*Problems and tasks:*
A – List every researcher named in the marmot passage below, with the position the passage gives for each.
B – Reproduce the portion of the marmot passage below starting with "So Punxsutawney Phil" and going on through "one knows why.".

*Document segment:*
So Punxsutawney Phil is one groundhog credited with the ability to predict the length of winter. But on this side of the Mississippi, he's an underachiever.

Phil's cousin, the Olympic marmot, is on to more important tasks, such as helping University of Montana and Montana State University scientists understand global warming and the mysteries of animal movement from habitat to habitat.

With the help of nearly $500,000 in grants from the nation's most prestigious science-funding agencies, Sue Griffin, a UM wildlife biology doctoral student; Scott Mills, a UM wildlife biology professor; and Mark Taper, a Montana State University ecology professor, have been studying the charismatic creatures for the past three years.

The marmots, which are found only in the high-elevation meadows of the Olympic Peninsula on Washington's coast, are declining in number and no one knows why.

Griffin hopes to reveal the source of the problem, and believes the quest will lead to other important revelations.

*Dataset records:*
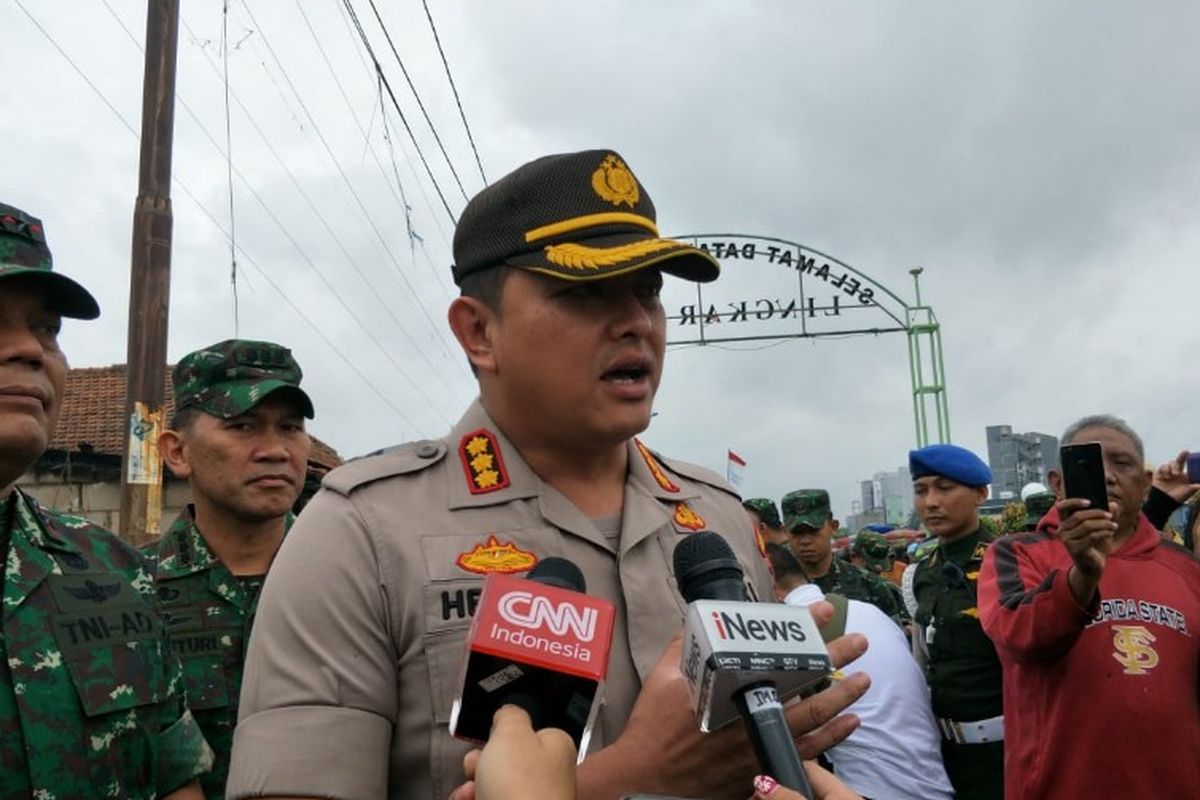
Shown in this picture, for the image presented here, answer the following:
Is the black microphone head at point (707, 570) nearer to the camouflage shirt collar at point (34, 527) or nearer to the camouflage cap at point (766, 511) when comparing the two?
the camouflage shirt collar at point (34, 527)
...
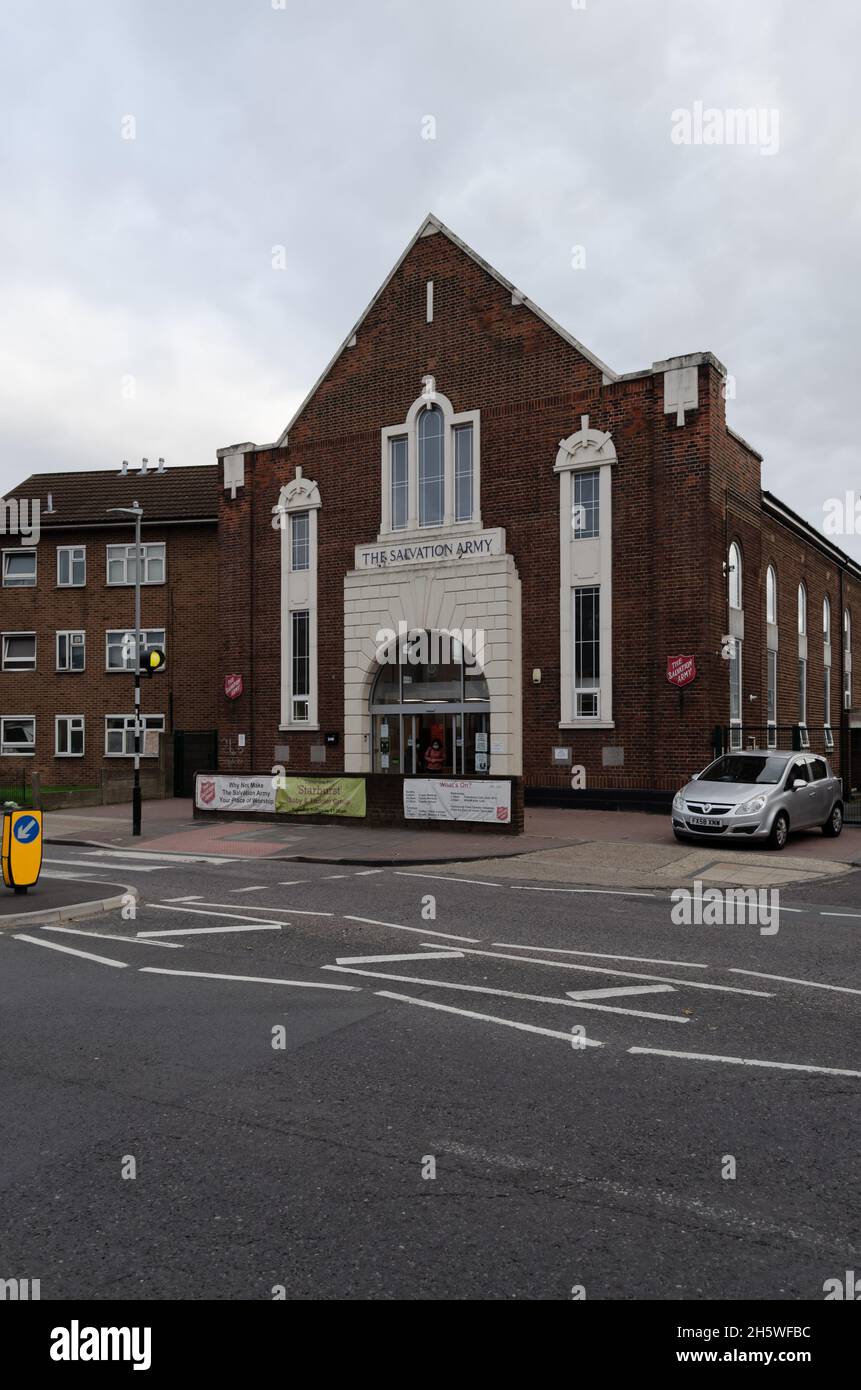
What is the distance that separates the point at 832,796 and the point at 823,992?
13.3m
* * *
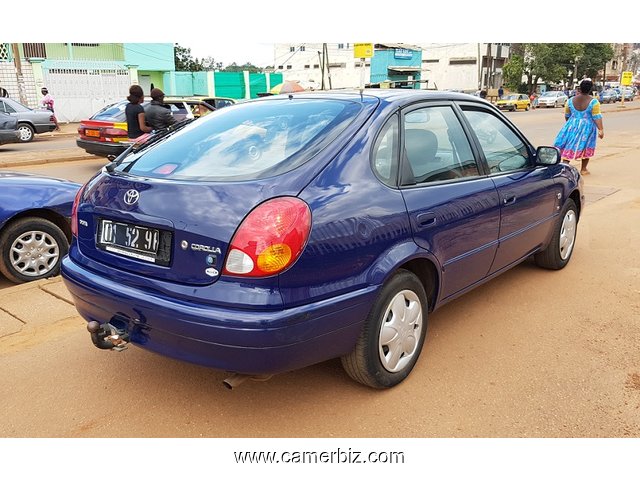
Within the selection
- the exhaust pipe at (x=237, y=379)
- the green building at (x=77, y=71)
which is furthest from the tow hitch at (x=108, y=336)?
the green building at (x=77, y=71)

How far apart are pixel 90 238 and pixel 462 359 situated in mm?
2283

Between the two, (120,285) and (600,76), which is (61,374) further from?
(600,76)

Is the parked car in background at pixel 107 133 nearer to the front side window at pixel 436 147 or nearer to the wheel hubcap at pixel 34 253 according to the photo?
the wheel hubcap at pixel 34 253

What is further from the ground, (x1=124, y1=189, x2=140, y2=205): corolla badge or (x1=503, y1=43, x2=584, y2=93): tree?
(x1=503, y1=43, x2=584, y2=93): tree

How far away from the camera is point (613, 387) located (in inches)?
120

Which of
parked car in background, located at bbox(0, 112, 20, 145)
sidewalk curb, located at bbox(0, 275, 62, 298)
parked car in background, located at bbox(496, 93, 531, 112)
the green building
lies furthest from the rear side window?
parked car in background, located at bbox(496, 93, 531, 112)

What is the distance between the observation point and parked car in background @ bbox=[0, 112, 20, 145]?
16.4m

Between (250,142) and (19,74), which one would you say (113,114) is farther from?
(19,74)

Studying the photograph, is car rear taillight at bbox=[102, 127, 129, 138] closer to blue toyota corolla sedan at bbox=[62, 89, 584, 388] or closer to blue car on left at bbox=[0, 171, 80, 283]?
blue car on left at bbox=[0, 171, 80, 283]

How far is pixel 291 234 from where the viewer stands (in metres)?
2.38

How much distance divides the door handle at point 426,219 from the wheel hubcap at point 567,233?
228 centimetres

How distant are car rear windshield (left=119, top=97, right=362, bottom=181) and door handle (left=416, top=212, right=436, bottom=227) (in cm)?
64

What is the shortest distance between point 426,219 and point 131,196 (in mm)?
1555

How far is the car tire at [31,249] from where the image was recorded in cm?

*Set of answers:*
A –
- Sue Griffin, a UM wildlife biology doctoral student
- Scott Mills, a UM wildlife biology professor
- Mark Taper, a Montana State University ecology professor

B –
So Punxsutawney Phil is one groundhog credited with the ability to predict the length of winter. But on this side of the Mississippi, he's an underachiever.

Phil's cousin, the Olympic marmot, is on to more important tasks, such as helping University of Montana and Montana State University scientists understand global warming and the mysteries of animal movement from habitat to habitat.

With the help of nearly $500,000 in grants from the nation's most prestigious science-funding agencies, Sue Griffin, a UM wildlife biology doctoral student; Scott Mills, a UM wildlife biology professor; and Mark Taper, a Montana State University ecology professor, have been studying the charismatic creatures for the past three years.

The marmots, which are found only in the high-elevation meadows of the Olympic Peninsula on Washington's coast, are declining in number and no one knows why.